_Given data_
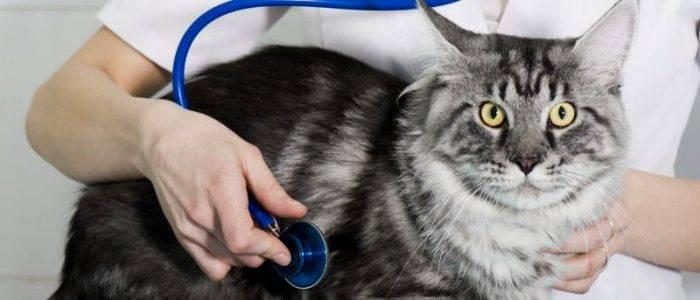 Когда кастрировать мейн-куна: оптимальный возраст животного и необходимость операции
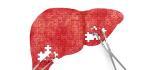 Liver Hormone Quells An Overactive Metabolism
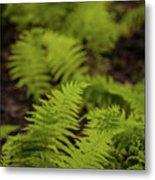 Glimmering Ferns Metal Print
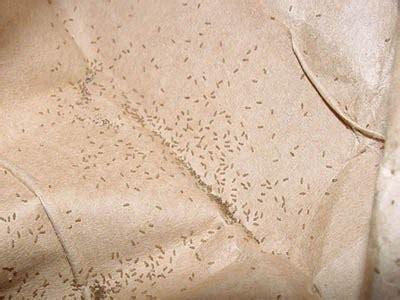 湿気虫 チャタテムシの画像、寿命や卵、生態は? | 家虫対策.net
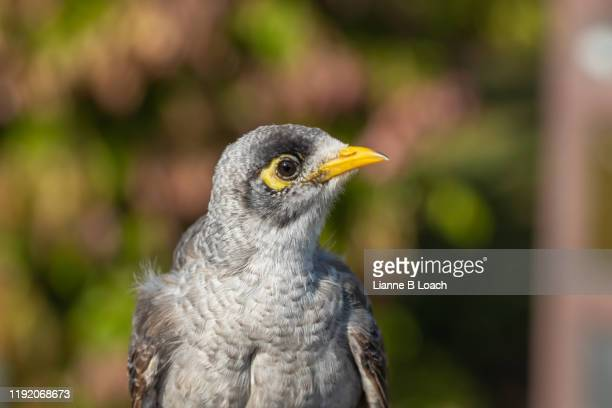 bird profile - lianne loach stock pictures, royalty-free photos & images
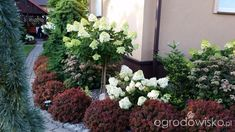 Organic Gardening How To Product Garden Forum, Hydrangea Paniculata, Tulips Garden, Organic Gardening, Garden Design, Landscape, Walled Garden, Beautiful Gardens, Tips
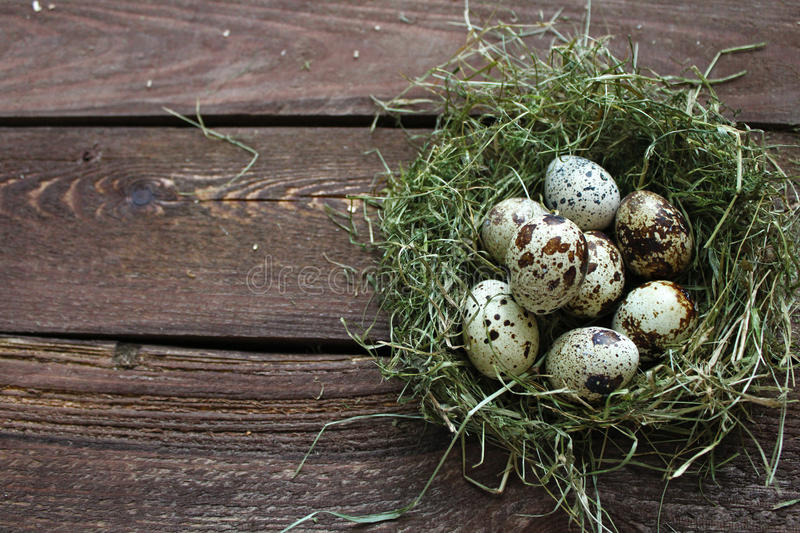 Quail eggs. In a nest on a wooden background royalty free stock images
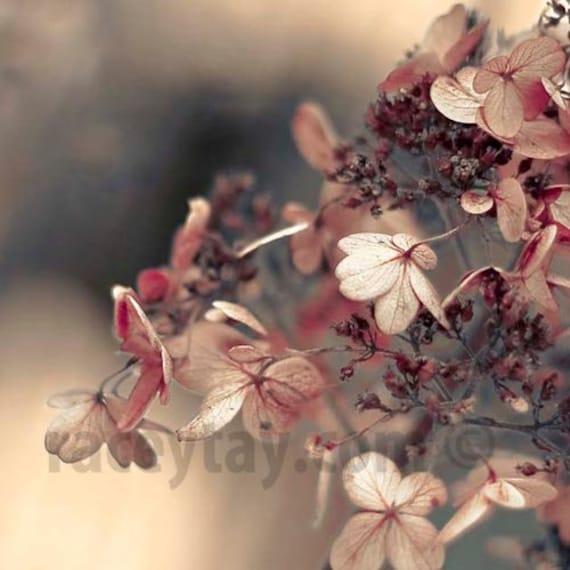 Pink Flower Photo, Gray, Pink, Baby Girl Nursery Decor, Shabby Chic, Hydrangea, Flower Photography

--

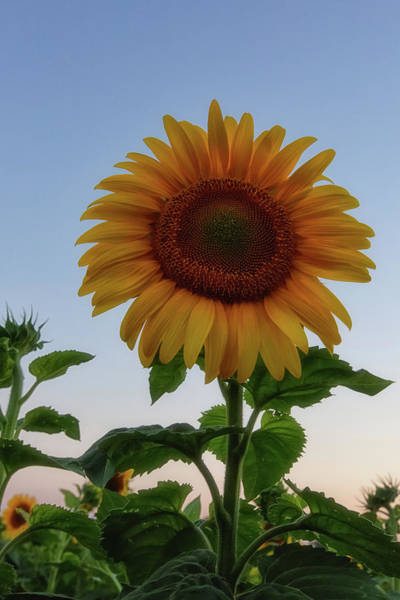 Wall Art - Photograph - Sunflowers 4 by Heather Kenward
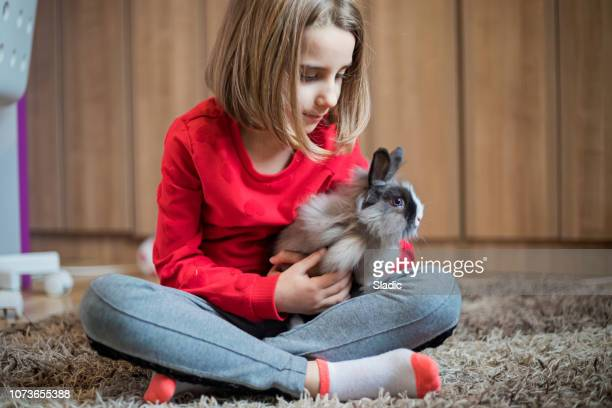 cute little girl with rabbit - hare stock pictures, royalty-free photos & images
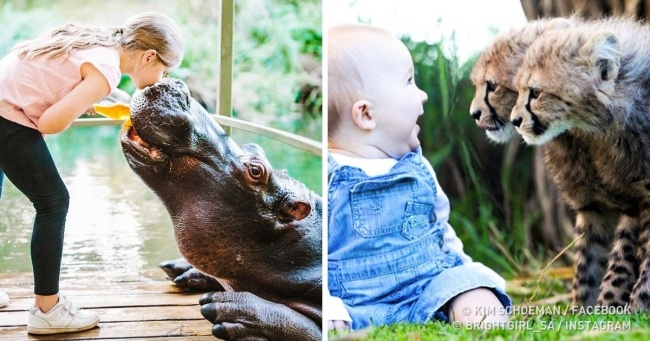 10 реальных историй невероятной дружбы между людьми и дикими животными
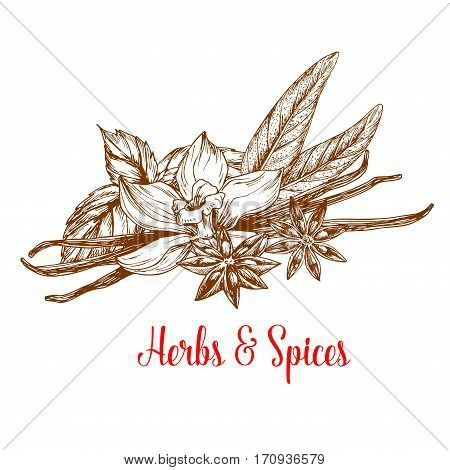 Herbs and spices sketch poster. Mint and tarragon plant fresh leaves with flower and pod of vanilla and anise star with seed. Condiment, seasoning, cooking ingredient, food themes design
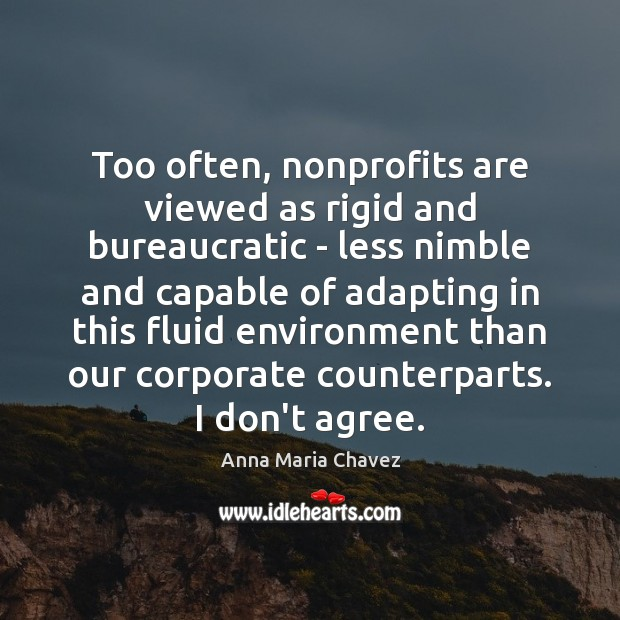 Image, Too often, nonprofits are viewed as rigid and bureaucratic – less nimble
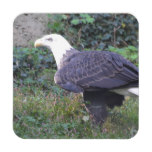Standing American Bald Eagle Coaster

_What the task requires_
Nothing outside the stretch above, from the line with "湿気虫 チャタテムシの画像、寿命や卵、生態は? | 家虫対策.net" through the line with "Pink Flower Photo, Gray, Pink, Baby", is set down. Transcribe that stretch exactly, ends included, but not its pictures.

_Exercise result_
 湿気虫 チャタテムシの画像、寿命や卵、生態は? | 家虫対策.net
 bird profile - lianne loach stock pictures, royalty-free photos & images
 Organic Gardening How To Product Garden Forum, Hydrangea Paniculata, Tulips Garden, Organic Gardening, Garden Design, Landscape, Walled Garden, Beautiful Gardens, Tips
 Quail eggs. In a nest on a wooden background royalty free stock images
 Pink Flower Photo, Gray, Pink, Baby Girl Nursery Decor, Shabby Chic, Hydrangea, Flower Photography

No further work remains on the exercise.